Su scala provinciale le dirigenti sono più diffuse a Pavia (250, 28,6%), Roma (3.368, 20,1%) e Milano (6.439, 17,9%). Nel caso dei quadri spicca al primo posto Asti (369 donne quadro, 37,7% del totale), seguita da Roma (18.666, 32,8%) e Milano (33.788, 31,6%).

In termini assoluti, le donne dirigenti sono di più a livello regionale in Lombardia (8.060, 47% del totale nazionale) e provinciale a Milano (6.439, 37,6%). Idem per i quadri, dove svettano di nuovo la Lombardia (42.606, 35,2%) e Milano (33.788, 27,9%).

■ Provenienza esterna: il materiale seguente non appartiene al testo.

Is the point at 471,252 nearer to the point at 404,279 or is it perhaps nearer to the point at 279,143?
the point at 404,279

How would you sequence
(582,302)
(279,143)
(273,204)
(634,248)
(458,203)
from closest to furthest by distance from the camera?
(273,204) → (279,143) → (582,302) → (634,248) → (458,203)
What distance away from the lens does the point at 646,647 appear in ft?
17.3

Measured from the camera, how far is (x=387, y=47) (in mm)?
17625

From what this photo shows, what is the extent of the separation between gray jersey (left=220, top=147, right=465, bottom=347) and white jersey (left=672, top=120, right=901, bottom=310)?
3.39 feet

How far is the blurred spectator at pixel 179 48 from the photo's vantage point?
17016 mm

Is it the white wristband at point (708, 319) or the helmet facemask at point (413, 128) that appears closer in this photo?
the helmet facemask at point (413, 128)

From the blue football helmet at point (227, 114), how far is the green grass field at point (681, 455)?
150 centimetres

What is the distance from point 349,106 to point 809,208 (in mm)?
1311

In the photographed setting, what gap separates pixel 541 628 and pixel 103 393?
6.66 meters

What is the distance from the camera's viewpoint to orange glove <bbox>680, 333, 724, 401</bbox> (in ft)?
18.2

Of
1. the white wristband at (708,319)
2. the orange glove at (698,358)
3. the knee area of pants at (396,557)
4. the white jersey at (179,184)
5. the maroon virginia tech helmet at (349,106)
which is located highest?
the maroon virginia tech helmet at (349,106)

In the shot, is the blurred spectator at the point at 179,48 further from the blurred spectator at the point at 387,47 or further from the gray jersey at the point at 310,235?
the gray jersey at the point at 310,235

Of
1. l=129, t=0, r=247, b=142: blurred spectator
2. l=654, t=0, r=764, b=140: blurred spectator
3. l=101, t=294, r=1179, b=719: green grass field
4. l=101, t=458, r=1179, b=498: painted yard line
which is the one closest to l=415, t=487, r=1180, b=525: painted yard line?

Il settore economico più “al femminile” è la sanità e assistenza sociale privata (42,2% donne dirigenti e 50,8% quadri); ultimo invece il comparto delle costruzioni (7,8% donne dirigenti e 14,9% donne quadro).

Sotto il profilo del ruolo sono in aumento le donne che operano nel general management (25,9% dirigenti e 13,7% quadri).

Anche il divario retributivo si va assottigliando. In generale il salario annuo lordo medio delle donne (27.890 euro) è inferiore del 6,7% a quella degli uomini (29.891 euro). Mentre sul piano dell’inquadramento lo stacco, sempre comunque sfavorevole per le signore, è minore tra i quadri (¬4,9%). Più accentuato per operai (-6,6%), dirigenti (-7,8%) e impiegati (-9,6%).

Commenta Marisa Montegiove, coordinatrice del gruppo donne manager di Manageritalia: “La parità, ai vertici delle aziende e organizzazioni in generale, nel mondo del lavoro e nella società, non è più una necessità delle donne, ma lo è anche degli uomini e di tutta la società. Lo è per la competitività del sistema”.

“Certo, una parità – prosegue Montegiove - che deve fare rima con il merito, non con quote o altro. Solo se vinceremo tutti questa lotta per cambiare il mondo del lavoro, perché vada verso maggiore produttività e benessere di aziende e persone e di tutto il sistema, raggiungeremo la vera parità, non tra uomo e donna, ma nei confronti delle economie più competitive.

Il lavoro che serve oggi per stare ai vertici dell’economia mondiale – conclude - è profondamente cambiato, e va verso alcuni capisaldi che prima sembravano un’esigenza solo femminile. Non è quindi un caso, né una regalia, che le donne ai vertici aumentino, ma questo spazio alla possibilità di esprimersi al meglio deve diventare prassi e toccare tutti per sesso, anagrafe, nazionalità e cultura. Serve, quindi, fare molto di più per competere e crescere davvero in tutti i sensi”.